South Sudan's Minister of Irrigation and Water Resources Paul Mayom Akec described the signing of the Cooperative Framework Agreement of the Nile Basin countries, sometimes known as the Entebbe agreement, as "inevitable."
"The process of joining the agreement has started at all levels of the state apparatus in South Sudan," Akec stated in a press conference.
Akec confirmed that South Sudan will start implementing the agreement as soon as parliament ratifies it.
The state of South Sudan will benefit from the agreement by using the Nile River water to construct projects that will bring "prosperity and welfare to its citizens," according to Akec.
Akec's statement comes following a statement by Mohamed Bahaa Al-Din, the Egyptian Minister of Water and Irrigation, on the agreement. Al-Din stated last Sunday that the agreement is not binding on Egypt, as Egypt did not sign it. The only way Egypt will sign the agreement, according to Al-Din, is if a few points of contention are agreed upon. One of points, for Egypt, is that Egypt be given a decision-making position in the proposed Nile River Basin Commission.
Meanwhile, the Egyptian foreign minister met with his Ethiopian counterpart to discuss their recent row on a hydroelectric dam being constructed by Ethiopia. The dam will be the largest in the continent.
The Ethiopian parliament ratified the Cooperative Framework Agreement last week.

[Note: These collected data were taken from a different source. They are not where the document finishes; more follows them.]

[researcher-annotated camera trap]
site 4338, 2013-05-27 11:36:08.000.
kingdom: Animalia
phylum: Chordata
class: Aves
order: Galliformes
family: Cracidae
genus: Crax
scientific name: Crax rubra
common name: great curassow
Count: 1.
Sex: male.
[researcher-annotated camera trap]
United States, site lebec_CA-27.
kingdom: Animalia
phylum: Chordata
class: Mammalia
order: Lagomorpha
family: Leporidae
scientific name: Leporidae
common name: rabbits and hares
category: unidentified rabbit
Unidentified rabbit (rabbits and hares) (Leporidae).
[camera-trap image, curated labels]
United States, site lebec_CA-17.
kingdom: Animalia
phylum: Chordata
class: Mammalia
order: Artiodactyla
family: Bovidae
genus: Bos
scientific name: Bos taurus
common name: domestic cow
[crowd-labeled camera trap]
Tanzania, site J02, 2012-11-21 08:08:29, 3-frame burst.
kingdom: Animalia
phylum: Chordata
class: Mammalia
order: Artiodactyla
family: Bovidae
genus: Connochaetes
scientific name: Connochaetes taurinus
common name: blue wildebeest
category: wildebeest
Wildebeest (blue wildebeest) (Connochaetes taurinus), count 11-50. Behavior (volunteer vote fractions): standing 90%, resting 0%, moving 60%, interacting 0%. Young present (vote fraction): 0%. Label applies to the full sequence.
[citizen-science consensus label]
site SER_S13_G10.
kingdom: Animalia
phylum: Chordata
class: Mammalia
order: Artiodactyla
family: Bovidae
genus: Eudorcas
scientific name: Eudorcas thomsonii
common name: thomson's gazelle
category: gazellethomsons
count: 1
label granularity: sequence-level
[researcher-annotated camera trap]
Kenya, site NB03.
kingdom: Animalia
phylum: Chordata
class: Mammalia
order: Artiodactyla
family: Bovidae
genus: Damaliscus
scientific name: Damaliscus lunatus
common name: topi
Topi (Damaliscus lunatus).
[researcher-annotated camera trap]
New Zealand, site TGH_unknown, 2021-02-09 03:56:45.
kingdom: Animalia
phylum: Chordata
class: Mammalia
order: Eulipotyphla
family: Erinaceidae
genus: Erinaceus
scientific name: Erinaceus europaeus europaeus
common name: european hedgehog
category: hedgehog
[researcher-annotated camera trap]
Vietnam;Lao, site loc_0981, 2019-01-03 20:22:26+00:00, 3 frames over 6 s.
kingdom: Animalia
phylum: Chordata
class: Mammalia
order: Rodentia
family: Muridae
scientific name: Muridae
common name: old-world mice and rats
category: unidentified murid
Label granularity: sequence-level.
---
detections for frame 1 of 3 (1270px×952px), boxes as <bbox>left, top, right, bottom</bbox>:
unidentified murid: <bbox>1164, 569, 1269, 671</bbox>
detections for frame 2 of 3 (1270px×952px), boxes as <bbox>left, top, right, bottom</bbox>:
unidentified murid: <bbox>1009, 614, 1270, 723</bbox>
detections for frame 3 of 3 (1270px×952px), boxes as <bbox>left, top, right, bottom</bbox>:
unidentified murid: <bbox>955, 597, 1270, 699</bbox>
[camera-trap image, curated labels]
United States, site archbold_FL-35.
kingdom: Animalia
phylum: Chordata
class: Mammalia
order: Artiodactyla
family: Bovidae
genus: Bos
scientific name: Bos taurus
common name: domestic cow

Ethiopia will be able, according to the agreement, to build developmental projects along the Nile without prior consent from Egypt.
In a joined statement, the Ethiopian and Egyptian foreign ministers decided on another round of talks between ministers and experts in a few weeks to further discuss the dam's effect, if any, on Egypt's Nile water share.
Six riparian countries have already signed the agreement: Ethiopia, Rwanda, Tanzania, Uganda, Kenya and Burundi.